◆ **Document extract**
THE construction of Sizewell C is likely to generate thousands of jobs and be worth hundreds of millions of pounds to the local economy.

EDF Energy say the project will generate £100m a year during construction and £40m a year thereafter.

Meanwhile they also claim that during the lifetime of the construction period some 25,000 on-site employment opportunities will be created.

At its peak the construction site workforce would be around 5,600 people, while other jobs would also be created off site via the supply chain and through increased economic activity in the area. Meanwhile during operation of the power station there will be around 900 permanent jobs available.

The company has also said it will create an employment brokerage service to support local people looking for work at Sizewell C - with a particular emphasis on the unemployed.

Bosses have pledged to work in partnership with schools, colleges, training providers and local authorities to help develop education programmes and ensure Suffolk has the skills required to support the construction of a new nuclear power station. This would include a focus on apprenticeships in the STEM subjects of science, technology, engineering and maths.

Angela Piearce, head of the Sizewell C project, said they would work to build long term sustainable skills for future generations.

“Many of the skills required during construction would be transferrable, opening up the opportunity for further employment once Sizewell C has been built,” she said.

She also said they had been working closely with Suffolk and Norfolk chambers of commerce to provide opportunities for local businesses to supply their goods and services - with 80% of these related to “non nuclear” activities.

To register an interest in becoming a supplier or for more details visit www.sizewellsupplychain.co.uk.

The weighty documents outline how the company plans to progress the multi-billion pound Sizewell C project.

For the first time communities across Suffolk can see how they might be affected by the development which is expected to take between seven and nine years to build.

Today also sees the start of a lengthy consultation period so that people can have their say on the plans, which cover everything from road and rail alterations through to worker accommodation and environmental impacts.

The proposed 32 hectare site - immediately to the north of the existing Sizewell B - would feature two European Pressurised Reactors (EPRs) along with associated buildings, cooling water infrastructure and interim storage for nuclear waste and spent fuel.

There would also be a National Grid substation, sea protection, training centre and visitor centre.

New internal roads and car parking would be built, along with an access road to adjoin the B1122.

Although EDF is hoping to bring in most materials by sea a number of road and rail improvements have been suggested.

◆ **Scene question records**
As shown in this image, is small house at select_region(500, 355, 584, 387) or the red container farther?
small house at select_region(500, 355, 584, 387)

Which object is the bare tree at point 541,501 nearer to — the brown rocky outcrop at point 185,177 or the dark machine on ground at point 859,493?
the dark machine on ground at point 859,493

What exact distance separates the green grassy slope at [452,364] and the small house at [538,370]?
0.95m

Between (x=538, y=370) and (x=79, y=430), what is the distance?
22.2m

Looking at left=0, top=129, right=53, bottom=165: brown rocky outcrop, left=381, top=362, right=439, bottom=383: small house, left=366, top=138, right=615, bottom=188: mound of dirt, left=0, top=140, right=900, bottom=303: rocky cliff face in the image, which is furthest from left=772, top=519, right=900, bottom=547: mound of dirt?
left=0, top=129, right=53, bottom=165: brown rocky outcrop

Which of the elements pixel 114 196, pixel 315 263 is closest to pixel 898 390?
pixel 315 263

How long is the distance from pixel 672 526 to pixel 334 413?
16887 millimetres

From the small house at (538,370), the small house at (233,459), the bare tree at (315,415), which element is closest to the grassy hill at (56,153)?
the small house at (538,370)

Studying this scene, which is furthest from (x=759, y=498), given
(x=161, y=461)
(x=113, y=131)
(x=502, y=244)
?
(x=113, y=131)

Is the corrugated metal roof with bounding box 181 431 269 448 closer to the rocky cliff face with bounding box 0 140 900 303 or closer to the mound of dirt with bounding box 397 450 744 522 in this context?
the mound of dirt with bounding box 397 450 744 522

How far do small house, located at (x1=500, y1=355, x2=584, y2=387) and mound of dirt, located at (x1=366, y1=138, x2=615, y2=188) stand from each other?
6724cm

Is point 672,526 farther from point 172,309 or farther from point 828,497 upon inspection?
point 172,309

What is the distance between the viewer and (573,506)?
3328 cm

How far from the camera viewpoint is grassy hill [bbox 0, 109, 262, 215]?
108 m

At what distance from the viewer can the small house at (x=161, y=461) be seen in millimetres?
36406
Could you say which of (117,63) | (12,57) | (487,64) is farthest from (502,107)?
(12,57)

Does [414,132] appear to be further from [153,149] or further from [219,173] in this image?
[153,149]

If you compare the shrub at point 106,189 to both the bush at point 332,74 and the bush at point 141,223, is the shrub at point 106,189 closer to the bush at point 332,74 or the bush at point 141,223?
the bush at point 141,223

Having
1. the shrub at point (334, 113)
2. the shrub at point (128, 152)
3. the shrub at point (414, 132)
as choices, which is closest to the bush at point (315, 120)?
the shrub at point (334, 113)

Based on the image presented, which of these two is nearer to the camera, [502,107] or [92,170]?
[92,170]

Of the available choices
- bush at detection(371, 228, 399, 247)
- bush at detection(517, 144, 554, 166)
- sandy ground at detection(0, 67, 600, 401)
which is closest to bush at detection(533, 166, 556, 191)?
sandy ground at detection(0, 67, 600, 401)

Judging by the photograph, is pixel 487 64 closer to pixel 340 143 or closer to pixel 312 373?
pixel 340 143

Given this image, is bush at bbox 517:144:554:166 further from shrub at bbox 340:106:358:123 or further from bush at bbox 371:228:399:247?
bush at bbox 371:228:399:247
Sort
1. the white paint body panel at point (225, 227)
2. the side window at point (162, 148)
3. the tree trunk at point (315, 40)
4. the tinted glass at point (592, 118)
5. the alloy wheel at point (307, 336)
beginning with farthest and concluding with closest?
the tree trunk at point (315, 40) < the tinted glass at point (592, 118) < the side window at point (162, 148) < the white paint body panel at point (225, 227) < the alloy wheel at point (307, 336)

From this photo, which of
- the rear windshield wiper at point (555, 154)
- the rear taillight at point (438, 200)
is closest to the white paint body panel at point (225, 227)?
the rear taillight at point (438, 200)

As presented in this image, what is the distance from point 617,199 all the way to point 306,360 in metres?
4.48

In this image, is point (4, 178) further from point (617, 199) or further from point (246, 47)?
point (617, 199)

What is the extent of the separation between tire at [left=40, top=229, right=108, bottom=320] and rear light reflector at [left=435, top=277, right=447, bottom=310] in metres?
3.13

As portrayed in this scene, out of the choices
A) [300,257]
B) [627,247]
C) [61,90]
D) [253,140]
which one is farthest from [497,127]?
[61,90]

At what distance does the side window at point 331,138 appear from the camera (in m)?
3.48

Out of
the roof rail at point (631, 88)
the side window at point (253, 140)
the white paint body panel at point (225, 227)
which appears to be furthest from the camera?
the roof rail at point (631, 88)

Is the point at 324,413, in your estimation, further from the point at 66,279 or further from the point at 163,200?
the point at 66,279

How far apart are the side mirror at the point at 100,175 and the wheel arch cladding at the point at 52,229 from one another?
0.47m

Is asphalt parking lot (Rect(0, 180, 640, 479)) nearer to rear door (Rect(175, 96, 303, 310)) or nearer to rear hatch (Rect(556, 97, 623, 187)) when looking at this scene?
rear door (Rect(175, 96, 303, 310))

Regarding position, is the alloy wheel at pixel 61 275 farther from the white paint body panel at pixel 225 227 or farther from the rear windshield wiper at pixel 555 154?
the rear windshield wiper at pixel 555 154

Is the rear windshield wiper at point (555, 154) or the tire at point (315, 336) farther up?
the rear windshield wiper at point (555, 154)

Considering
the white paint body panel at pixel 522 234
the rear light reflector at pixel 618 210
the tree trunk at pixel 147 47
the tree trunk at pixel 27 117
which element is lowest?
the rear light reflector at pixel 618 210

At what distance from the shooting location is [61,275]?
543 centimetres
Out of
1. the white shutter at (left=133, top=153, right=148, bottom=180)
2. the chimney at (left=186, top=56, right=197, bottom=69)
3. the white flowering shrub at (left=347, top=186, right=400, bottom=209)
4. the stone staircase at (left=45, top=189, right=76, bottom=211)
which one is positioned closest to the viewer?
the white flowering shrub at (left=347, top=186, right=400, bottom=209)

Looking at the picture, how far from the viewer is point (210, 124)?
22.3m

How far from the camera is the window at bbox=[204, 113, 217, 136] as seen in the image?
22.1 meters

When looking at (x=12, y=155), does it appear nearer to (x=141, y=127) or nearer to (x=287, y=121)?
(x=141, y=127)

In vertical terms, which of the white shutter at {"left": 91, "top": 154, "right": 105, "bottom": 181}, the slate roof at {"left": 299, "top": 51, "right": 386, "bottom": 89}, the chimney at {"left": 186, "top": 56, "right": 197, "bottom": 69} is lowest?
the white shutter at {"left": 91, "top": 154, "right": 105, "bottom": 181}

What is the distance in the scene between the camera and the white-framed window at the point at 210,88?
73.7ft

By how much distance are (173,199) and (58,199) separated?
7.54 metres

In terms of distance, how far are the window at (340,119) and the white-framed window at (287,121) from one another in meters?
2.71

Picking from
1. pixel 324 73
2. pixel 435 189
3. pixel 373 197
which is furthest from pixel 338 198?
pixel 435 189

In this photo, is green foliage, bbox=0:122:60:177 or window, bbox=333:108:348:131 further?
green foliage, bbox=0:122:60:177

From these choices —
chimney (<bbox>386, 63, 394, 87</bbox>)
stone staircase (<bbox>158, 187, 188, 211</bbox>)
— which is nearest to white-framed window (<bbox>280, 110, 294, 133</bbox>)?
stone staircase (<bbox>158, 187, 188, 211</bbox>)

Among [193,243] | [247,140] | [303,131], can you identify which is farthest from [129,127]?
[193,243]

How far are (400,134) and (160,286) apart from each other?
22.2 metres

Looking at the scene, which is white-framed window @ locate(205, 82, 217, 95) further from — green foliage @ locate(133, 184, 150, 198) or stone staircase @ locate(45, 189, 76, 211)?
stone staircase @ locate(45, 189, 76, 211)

◆ **Description of the task**
According to the Sizewell C article, roughly how many people would make up the construction site workforce at its peak?

◆ **Solution to the exercise**
Around 5,600 people.